Виктор словно видел в темноте и читал с листа, столь ясно и стройно звучали его фразы. Григорий почти не слушал и, разумеется, не отвечал. Он угрюмо смотрел в ночь, которая, бродя по углам комнаты, то и дело вдруг прессовалась в какие-то автоматы, имеющие, может быть, давнее поручение извергать слова вместо Виктора, поскольку сам он уже не испытывал нужды говорить то, что отлично продумал и не раз высказал. За стеной безмятежно спала Вера, и Григорий вяло завидовал ей. Он ворочался с боку на бок, кровать скрипела под ним.
– Вот скрипит под тобой кровать, - сказал Виктор, - это значит, что ты не находишь покоя, тебя одолевают мысли...
Под шум слов Григорий оделся, затем вышел в сени, а из них на улицу. В полноте жизни, подаренной Виктору общением с душой великого поэта, сестрой и каликами перехожими, нашлось местечко и для Григория, поскольку Виктор был бесконечно добр. Но от слов, налетавших на эту полноту пенящимся прибоем, следовало хотя бы иногда отдыхать. Григорий миновал спящий поселок и вышел на дорогу, ведущую в Беловодск. В стороне от дороги тенью шевельнулась гора с Воскресенским храмом на вершине.
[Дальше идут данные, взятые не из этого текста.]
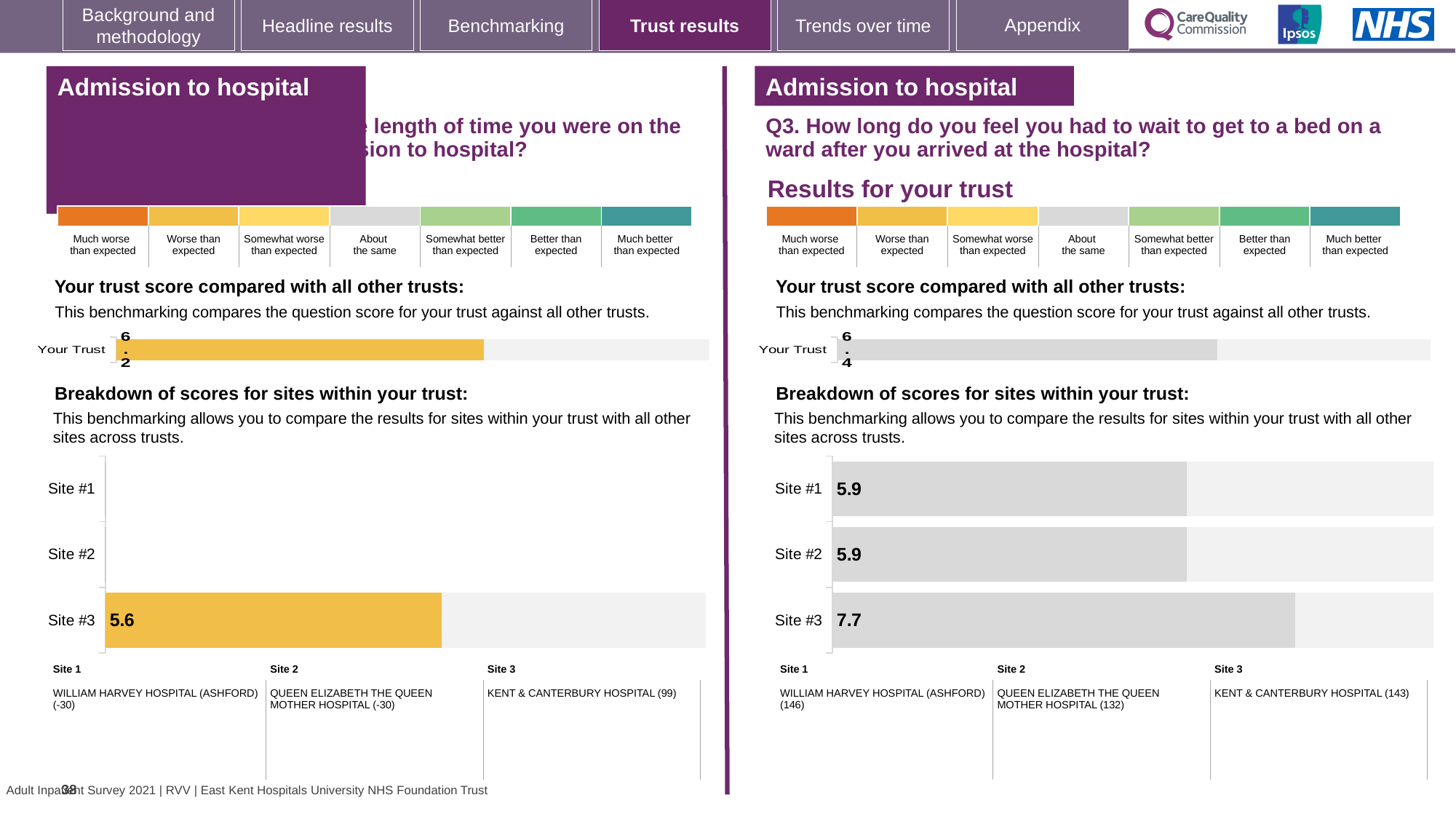
On the right-hand 'Breakdown of scores for sites within your trust' chart, what is the score for Site #3? 7.7 On the left-hand 'Your Trust' chart, what is the trust score? 6.2 On the right-hand site breakdown chart, which site has the highest score? Site #3 What kind of chart is the right-hand site breakdown chart? Bar chart What colour is the 'Your Trust' bar on the right-hand Q3 chart? Grey On the left-hand 'Breakdown of scores for sites within your trust' chart, what is the score for Site #3? 5.6 On the right-hand site breakdown chart, what is the difference between the scores for Site #3 and Site #2? 1.8 On the left-hand site breakdown chart, which site is the only one with a plotted bar? Site #3 On the right-hand site breakdown chart, which is larger, the score for Site #3 or the score for Site #1? Site #3 How many sites are listed on the right-hand site breakdown chart? 3 On the right-hand 'Breakdown of scores for sites within your trust' chart, what is the score for Site #1? 5.9 On the right-hand 'Your Trust' chart for Q3, what is the trust score? 6.4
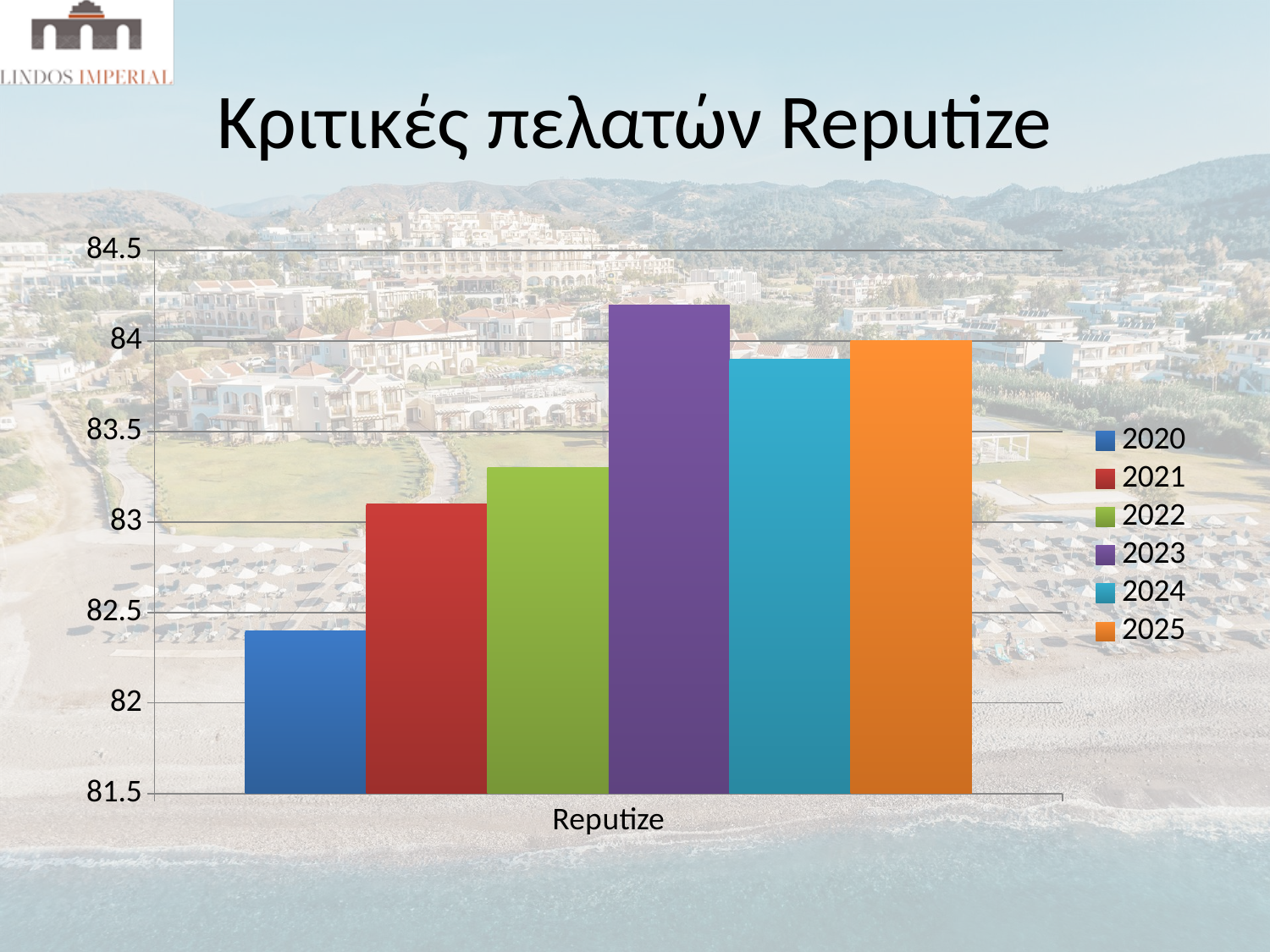
Is the value for 2023 greater or less than 84? greater What kind of chart is shown on the slide? bar chart Which is larger, the value for 2020 or the value for 2021? 2021 Which year has the highest bar? 2023 Is the value for 2022 greater or less than 83.5? less What colour is the bar for 2023? purple Which year has the lowest bar? 2020 Which is larger, the value for 2023 or the value for 2024? 2023 What is the category label shown on the x axis? Reputize Is the value for 2021 greater or less than 83? greater How many series does the legend list? 6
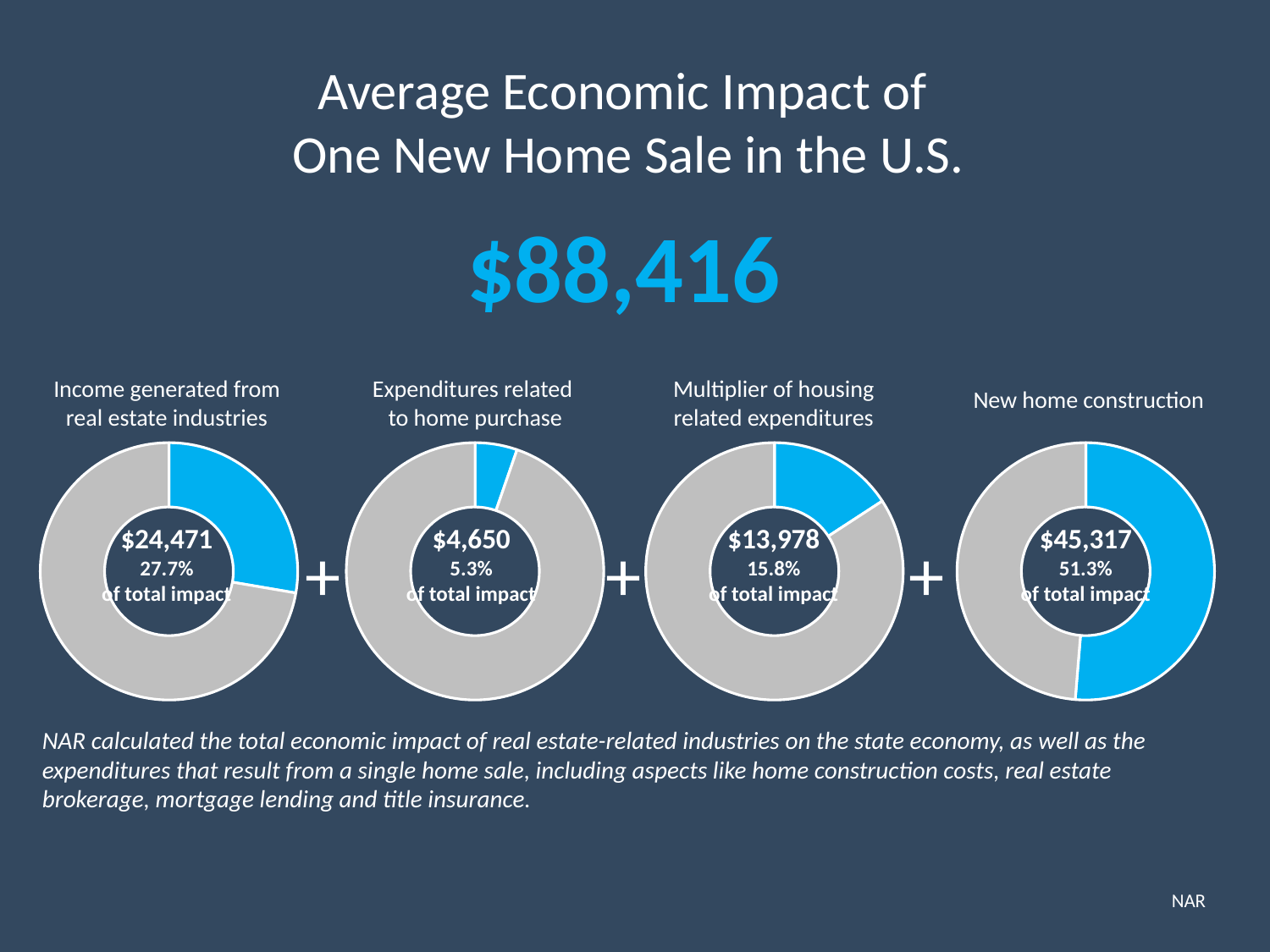
What is the difference between the 'Multiplier of housing related expenditures' value and the 'Expenditures related to home purchase' value? $9,328 Which of the four donut charts shows the smallest dollar value? Expenditures related to home purchase What share of total impact does the 'New home construction' donut chart show? 51.3% What is the dollar value shown in the 'Income generated from real estate industries' donut chart? $24,471 Which is larger: the 'Income generated from real estate industries' value or the 'Multiplier of housing related expenditures' value? Income generated from real estate industries Which of the four donut charts shows the largest dollar value? New home construction What is the dollar value shown in the 'Multiplier of housing related expenditures' donut chart? $13,978 How many donut charts are shown on the slide? 4 What is the difference between the 'New home construction' value and the 'Income generated from real estate industries' value? $20,846 What is the dollar value shown in the 'Expenditures related to home purchase' donut chart? $4,650 What share of total impact does the 'Multiplier of housing related expenditures' donut chart show? 15.8% What type of chart is used to show each component of the economic impact? Donut chart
Тем временем истерзанный Членовым нос Мартына Ивановича распухал, терял форму, с которой окружающие успели в общем примириться, становился отвратительным наростом на высохшей коре дерева, бугром на бледной бесплодной землице. Летописец поспал несколько часов. Он и проспал бы свой ежеутренний кремлевский обход, но сознание долга пробудило его, подняло с кровати и заставило выйти на улицу. Дежуривший у входа в кремль милиционер чему-то радовался, может быть подвыпив, он не включил Шуткина в поле своего зрения с безусловной достаточностью, но в высшем смысле, в абстрактном и непостижимом смысле он ой как усмехнулся ему, и вслед за этой триумфально-бессмысленной усмешкой страж порядка изобразил, будто выхватывает из кобуры пистолет и стреляет в старика. Бах! бах! Такая была у него праздничность. Однако Шуткин не пожелал разделить с ним его веселье и пасмурно прошел мимо милицейской клоунады.